Vol. 30 No. 6 — Nov./Dec. 2006

AJAX (Asynchronous JavaScript and XML): This Isnít the Web Iím Used To
By Jason A. Clark

Have you heard of Ajax? No, not the kitchen cleanser, the Dutch soccer (football) team, or Sophocles’ play. In the technology world, Ajax (sometimes spelled AJAX) is an acronym for Asynchronous JavaScript and eXtensible Markup Language (XML). It’s one of the hottest new technological buzzwords. Depending on the source, you might hear that Ajax will reinvent people’s expectations of Web sites or that it’s the latest Web trend that’s bound to fizzle. The truth is somewhere in between. Ajax changes how users are able to interact with online content by allowing Web page data updates without the usual routine of clicking from Web page to Web page. Chances are good that you have seen Ajax before; you just didn’t know it. Popular Web sites such as Google Maps, Amazon, and Flickr are leading the Ajax charge. It’s only a matter of time before these implementations trickle down into library catalogs and Web sites.

What’s in it for Libraries?

Libraries and information agencies have been slower to embrace Ajax, but it’s not for a lack of library-use cases. In a library setting, Ajax could be used for speeding up digital library search applications using a link to activate a process that matches multiple ISSNs to compile a list of electronic journals, or even making quick requests to validate a user’s personal information as they log into a “My accounts” section of the catalog.

Let’s look at registering for an Interlibrary Loan (ILL) and requesting a book. Say Susan, a hypothetical academic library user, needs to perform these tasks. In a traditional Web interaction, she would have to navigate through the registration form to enter data for basic contact info, a username, and a password. She might have to submit possible usernames, wait for the form to talk to the server, only to come back and tell her that the username she entered is taken—at which point she also realizes that every bit of data she entered into the form has disappeared. An Ajax Web interaction can provide shortcuts to this process. Rather than sending the whole form to the server for an answer, the Ajax method sends a request on the piece of the form in question behind the scenes to see if Susan’s chosen username is already in use. Because the response from the server is returned almost immediately, Susan receives instant feedback telling her to choose another username. There’s no loss of data or waiting for pages to reload for an answer.
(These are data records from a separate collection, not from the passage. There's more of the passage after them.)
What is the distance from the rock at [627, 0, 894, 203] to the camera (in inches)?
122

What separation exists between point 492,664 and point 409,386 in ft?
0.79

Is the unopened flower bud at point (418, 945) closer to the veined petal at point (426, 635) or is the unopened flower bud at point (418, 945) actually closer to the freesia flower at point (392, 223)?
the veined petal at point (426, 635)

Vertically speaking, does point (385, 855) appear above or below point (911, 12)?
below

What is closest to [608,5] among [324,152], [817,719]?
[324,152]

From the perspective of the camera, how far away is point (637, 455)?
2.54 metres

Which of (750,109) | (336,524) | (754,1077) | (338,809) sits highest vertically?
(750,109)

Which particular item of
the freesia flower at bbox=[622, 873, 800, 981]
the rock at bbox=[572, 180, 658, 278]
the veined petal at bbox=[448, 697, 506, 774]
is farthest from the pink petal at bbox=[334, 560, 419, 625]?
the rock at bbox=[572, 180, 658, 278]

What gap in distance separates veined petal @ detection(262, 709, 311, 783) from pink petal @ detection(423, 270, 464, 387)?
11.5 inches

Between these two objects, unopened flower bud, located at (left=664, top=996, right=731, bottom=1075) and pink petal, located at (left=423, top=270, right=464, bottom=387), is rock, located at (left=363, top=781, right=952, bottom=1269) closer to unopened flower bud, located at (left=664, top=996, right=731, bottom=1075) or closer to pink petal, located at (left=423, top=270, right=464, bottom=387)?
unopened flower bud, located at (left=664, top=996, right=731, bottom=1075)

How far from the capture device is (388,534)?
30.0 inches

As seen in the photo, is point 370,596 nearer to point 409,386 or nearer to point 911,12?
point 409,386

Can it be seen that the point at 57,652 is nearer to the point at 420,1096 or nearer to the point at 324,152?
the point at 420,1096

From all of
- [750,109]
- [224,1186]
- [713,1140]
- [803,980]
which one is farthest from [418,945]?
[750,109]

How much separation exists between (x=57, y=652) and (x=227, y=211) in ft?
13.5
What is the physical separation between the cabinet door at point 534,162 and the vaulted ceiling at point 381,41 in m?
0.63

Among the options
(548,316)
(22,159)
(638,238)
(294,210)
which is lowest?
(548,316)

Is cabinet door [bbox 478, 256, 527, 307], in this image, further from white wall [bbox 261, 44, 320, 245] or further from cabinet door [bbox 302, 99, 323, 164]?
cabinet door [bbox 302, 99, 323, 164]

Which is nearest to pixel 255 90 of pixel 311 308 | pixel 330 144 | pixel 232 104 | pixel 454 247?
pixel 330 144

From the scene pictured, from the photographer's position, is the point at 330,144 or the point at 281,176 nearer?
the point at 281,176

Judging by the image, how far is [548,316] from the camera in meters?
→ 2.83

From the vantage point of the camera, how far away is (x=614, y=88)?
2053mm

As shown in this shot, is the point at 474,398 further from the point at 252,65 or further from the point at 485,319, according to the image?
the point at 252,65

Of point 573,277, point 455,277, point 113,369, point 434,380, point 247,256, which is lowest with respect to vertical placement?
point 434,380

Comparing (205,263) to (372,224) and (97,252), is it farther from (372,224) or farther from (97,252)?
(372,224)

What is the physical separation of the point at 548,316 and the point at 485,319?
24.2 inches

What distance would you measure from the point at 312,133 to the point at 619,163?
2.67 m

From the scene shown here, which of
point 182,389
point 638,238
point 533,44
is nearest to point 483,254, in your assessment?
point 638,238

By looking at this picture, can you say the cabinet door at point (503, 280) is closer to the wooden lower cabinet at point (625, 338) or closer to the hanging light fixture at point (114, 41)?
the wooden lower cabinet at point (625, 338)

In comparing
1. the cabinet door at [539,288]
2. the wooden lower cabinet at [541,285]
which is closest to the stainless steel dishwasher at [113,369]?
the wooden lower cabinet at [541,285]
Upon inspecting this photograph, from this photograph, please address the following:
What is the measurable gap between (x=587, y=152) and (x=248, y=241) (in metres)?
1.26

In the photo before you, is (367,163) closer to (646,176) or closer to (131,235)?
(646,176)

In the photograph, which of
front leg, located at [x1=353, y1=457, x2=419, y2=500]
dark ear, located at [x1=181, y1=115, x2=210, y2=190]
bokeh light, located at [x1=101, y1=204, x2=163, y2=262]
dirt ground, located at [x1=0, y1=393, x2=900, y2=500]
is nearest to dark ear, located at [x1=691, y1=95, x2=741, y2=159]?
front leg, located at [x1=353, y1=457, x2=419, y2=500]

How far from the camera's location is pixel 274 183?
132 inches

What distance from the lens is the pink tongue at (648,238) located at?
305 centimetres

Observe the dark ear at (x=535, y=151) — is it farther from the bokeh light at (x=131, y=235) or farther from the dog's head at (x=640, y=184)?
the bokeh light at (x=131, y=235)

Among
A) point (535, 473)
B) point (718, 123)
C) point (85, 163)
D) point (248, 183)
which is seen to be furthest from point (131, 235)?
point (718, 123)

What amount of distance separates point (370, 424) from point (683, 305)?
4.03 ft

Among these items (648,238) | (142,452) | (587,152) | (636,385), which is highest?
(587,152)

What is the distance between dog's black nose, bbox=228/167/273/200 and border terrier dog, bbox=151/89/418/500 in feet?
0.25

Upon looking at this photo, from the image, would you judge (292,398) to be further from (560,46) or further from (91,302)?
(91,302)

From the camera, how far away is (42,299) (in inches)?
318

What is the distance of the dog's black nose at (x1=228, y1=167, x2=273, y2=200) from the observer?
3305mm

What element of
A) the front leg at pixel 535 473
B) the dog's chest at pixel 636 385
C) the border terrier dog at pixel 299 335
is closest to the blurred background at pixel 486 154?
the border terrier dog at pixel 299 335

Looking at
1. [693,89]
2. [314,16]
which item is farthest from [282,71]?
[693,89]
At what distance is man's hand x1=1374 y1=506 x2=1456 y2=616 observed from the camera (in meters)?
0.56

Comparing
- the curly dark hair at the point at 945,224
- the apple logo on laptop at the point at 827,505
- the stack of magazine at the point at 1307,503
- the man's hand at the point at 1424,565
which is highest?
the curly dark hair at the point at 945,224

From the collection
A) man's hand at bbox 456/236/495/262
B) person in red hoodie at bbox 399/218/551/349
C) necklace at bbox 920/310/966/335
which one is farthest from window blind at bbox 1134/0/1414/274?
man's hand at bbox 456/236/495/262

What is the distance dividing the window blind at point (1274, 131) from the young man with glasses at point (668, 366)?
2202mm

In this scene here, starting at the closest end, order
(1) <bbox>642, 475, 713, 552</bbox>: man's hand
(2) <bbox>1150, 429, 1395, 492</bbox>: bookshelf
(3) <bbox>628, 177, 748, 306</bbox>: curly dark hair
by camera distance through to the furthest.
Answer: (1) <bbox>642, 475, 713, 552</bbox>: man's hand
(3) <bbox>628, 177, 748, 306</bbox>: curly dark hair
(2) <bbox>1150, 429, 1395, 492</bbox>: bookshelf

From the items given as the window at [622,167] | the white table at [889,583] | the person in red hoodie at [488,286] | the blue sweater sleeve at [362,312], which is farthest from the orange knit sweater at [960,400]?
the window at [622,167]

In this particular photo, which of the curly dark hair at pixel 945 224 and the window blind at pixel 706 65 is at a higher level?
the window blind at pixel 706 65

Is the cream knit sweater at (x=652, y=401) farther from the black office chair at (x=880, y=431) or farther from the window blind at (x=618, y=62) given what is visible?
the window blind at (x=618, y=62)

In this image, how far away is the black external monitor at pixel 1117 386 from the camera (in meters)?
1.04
Later in the process, Susan is using an ILL form to request a book. In a traditional Web interaction, there would be lots of typing and cutting/pasting from the catalog to enter the book information into the request form. Ajax can make this process less onerous. As Susan types into the book title section of the request form, she receives a list of the possible titles right below the form field that match her keystrokes. She sees her book title, clicks on it, and the book title section is populated. Behind the scenes, Ajax has made a query to a library catalog title list matching Susan’s keystrokes to entries in the title list and then pushed that data back to Susan as she types. Susan has similar experiences with the author and ISBN sections of the request form. She finishes quickly and moves on to continue her research with a smile on her face.

Ajax can also make searching and browsing library resources easier. Consider the case of John, another hypothetical library user, who has been surfing the Web looking for sources for a paper on biotechnology. In time, he makes his way to the library Web site and finds the pages listing the library’s licensed databases and indexes. If the Web page was set up for a traditional Web interaction, he would click from page to page looking for subjects that might match his research needs—biology, engineering, and health sciences. He would click a link, the page would process and reload, the new page would appear, and so on.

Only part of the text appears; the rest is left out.